I Will Find You is a brave, timely consideration of race, class, education, and the families that shape who we become, by a reporter and a survivor.

“Is it possible to call the story of a violent rape and its haunting aftermath a thing of beauty? In the hands of Joanna Connors, this lucid, powerful memoir becomes its own form of redemption, as a seasoned reporter turns her gaze on her own life and that of her rapist's. I found this to be a profoundly moving, important, and, yes, beautiful book.”—Dani Shapiro, author of Still Writing
 
 

Friday, April 1, 2016

In My TBR Stack:

Empire of Things: How We Became a World of Consumers, from the 15th Century to the 21st
by Frank Trentmann
Harper Books
Hardcover

From the publisher's website:

What we consume has become a central—perhaps the central—feature of modern life. Our economies live or die by spending, we increasingly define ourselves by our possessions, and this ever-richer lifestyle has had an extraordinary impact on our planet. How have we come to live with so much stuff, and how has this changed the course of history?

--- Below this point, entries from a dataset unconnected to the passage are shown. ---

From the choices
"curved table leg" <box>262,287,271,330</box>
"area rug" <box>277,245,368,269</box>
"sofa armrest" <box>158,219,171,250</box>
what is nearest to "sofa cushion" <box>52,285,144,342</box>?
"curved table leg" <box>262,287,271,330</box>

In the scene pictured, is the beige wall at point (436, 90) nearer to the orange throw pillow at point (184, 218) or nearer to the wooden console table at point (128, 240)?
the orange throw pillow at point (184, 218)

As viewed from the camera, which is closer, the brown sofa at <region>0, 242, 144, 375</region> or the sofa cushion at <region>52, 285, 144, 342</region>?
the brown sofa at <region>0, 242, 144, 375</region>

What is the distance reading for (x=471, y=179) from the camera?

In Empire of Things, Frank Trentmann unfolds the extraordinary story of our modern material world, from Renaissance Italy and late Ming China to today’s global economy. While consumption is often portrayed as a recent American export, this monumental and richly detailed account shows that it is in fact a truly international phenomenon with a much longer and more diverse history. Trentmann traces the influence of trade and empire on tastes, as formerly exotic goods like coffee, tobacco, Indian cotton and Chinese porcelain conquered the world, and explores the growing demand for home furnishings, fashionable clothes and convenience that transformed private and public life. The nineteenth and twentieth centuries brought department stores, credit cards and advertising, but also the rise of the ethical shopper, new generational identities and, eventually, the resurgence of the Asian consumer.

With an eye to the present and future, Frank Trentmann provides a long view on the global challenges of our relentless pursuit of more—from waste and debt to stress and inequality. A masterpiece of research and storytelling many years in the making, Empire of Things recounts the epic history of the goods that have seduced, enriched and unsettled our lives over the past six hundred years.